月に一度は溺れたい

不真面目に真面目なブログです。感情豊かにセックスしたい。

最初で最後(後日談)

気持ちというものは形にもならなければ目にも見えなくて、それゆえに、私は途方に暮れた。
しかし思えば、彼にしてみれば、突然全力の好意を毎日のように浴びることになり、戸惑うのも仕方なかったのだと、理解してきた。
あと数週間で離れてしまうと分かっている人間を好きになる・付き合うリスクも、天秤にかけられていたのだろう。


職場から帰宅して、LINEで彼と他愛のない話をしていた。
お互いの恋愛の話をそこで初めてした。
「振られてるのに、キスされたり触れてもらっただけで喜んで。
単純で簡単な自分が嫌になります」

振ってるのにキスしたり頭を撫でたりせずにはいられなくて。
屈折して面倒な自分が嫌になりますね

こうやって、対比させた返信をさっと送れる彼が、やっぱり私にはかっこよく映る。

こんな言い方をすると意地が悪いかもしれませんが、今までは一方的に好かれるばかりだったんです。
勝手に理想を抱かれて、勝手に幻滅されて終わる。

少し、彼の芯に触れられた気がした。

私が貴方のことを知らないのもそうだけれど、○○さんは私のことを知った上で好きだと言っているのか。
憧れ抜きで、私を見て好きだと言っているのか。
それを確かめる時間が必要だと思って、ずっとはぐらかしてきました。

面接官のようですね、と私は返信した。

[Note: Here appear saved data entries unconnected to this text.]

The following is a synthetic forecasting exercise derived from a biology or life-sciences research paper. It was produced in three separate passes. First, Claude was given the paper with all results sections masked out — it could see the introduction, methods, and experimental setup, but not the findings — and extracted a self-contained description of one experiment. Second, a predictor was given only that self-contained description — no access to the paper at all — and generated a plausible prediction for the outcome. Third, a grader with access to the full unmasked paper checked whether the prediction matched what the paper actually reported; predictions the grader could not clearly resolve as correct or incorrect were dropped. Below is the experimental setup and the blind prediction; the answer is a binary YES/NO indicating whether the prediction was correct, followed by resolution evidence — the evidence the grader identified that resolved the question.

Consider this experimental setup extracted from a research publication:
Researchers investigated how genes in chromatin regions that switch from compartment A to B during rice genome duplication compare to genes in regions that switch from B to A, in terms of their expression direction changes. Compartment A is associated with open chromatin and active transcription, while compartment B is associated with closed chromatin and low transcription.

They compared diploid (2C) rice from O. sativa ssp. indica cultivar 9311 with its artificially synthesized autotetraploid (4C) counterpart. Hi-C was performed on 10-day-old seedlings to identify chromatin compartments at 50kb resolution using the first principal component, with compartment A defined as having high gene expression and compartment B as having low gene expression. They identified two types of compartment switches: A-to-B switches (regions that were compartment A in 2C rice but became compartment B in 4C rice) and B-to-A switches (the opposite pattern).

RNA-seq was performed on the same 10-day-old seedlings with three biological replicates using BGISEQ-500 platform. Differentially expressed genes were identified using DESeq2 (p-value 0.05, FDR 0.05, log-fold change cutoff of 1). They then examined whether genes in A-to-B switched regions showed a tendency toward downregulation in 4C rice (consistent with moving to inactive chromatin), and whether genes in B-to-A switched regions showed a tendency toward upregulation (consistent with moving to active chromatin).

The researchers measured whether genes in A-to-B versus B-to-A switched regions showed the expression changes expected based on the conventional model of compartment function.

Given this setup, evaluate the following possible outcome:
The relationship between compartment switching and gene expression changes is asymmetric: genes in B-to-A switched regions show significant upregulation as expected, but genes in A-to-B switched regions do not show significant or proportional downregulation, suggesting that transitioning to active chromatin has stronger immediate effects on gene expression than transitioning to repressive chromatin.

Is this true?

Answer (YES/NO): NO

続けて、
「でも、それを聞いて尚更、想いを伝え続けることを辞めなくてよかったと思いました。
今まで知らなかった○○さんを、知れる期間になりました。
少なくとも私にとっては、意味のある期間でした。
○○さんは、どんな成果を得られましたか?」
そんな風に送ってみた。



その直後の、22:28のメッセージである。

本当にズルい
私は貴方がとことんニガテです
ちょっと待ってろ

「???」



そこからしばらく、何度か呼びかけるも既読が付かなくなった。
もしかして、と立ち上がり、まず初めにトイレと浴室の汚れをチェックした。
布団を敷き直し、洗っている途中の皿を洗おうといったところで、スマホが鳴動する。
時刻は22:37。

部屋、何番

「汚いから、だめです……」

煩い

玄関の扉を開けると、革靴の踵が地面を踏む音が聞こえた。
それは、こちらに向かって歩いてくる。
怖くなって、私は再び部屋に引っ込んだ。
締まりかけた扉に、彼の手が挟み込まれる。
「こ、こんばんは……」
言い終わる前に、私は玄関先で彼の腕の中にいた。
言葉はない。
次の瞬間、乱暴に唇を奪われる。

どうだ?突然押しかけられる気持ちは

怒っているような低い声だったが、目は笑っていた。
「その節は……すみませんでした……」

……はいはい、お邪魔しまーす

「わ、ダメです。本当に汚いから……」
引越し準備の真っ只中の部屋は中途半端な生活感と無機質とが混在している。
バタバタとしている間に、ケトルのお湯が沸いた。



熱々のミルクティーを差し出す。
それには手もつけられずに、私は彼の方に引っ張られた。
今までで1番強い力で、彼は私を後ろから抱きしめた。
高鳴る心臓を抑えて、私は弱気な声で聞いた。
「なにを……」
私は彼の方を見て、口を開いた。
「こんな夜に、女の家に来て、何を、しに、来たんですか……?」
まさに、おそるおそる、といった感じだった。
私が彼の家に押しかけたあの日、彼が私に問うたセリフそのまま。
それを分かってか、彼はククッと笑った。

なんでだと、思いますか?

いつもの如く、上手くかわされた。
私は無言で、返事を待った。

○○さん……

深い溜息と、抱きしめられる腕の強さを改めて感じる。

貴方のまっすぐさに、私は負けました……

「別に、勝負してないです」
彼と相対する。
「○○さん」
何度も伝えたけれど、何度でも伝えたい言葉。
「好きです」
彼は何も言わずに唇を食む。
ぬらぬらと味わわれたかと思ったら、唇が触れ合う距離で彼が一言呟いた。

……私もです

私の口の中をまさぐる彼の舌はひんやりと冷たくて、荒い息は熱かった。


はぁ、、なんだかバカップルみたいだなぁ

自分に呆れた、というような言い方だった。
それでも、頬を擦り付けたりキスをしたり指を絡めたり、触れることに貪欲なままである。
聞き逃せない単語を、私は捕まえて聞き出す。
「『カップル』なんですか?」
彼の動きが止まる。
ふふっといつものように笑って、○○さん、と彼が私の耳元で囁いた。

付き合って、くれますか?

「ほんとう、ですか?」
彼は静かに、目を見つめて頷いた。
「あと一週間しかないよ……」
彼の首に腕をまきつける。
それは、私がこの地を離れるまでの期間。
悲しい顔は見せたくも見たくもなかった。
「遅いよ……」

……ごめん

これ以上は責められなかった。
彼を困らせるのも、そろそろ程々にしないといけない。
それに、彼に伝えたいことはもっとある。
「幸せです。嬉しいです」
にっこりと目尻を下げて笑う彼の唇は柔らかくて、離れたくなくて、愛おしかった。




このような顛末に落ち着きました。
読者の皆様、今後ともどうぞ、よろしくお願いします。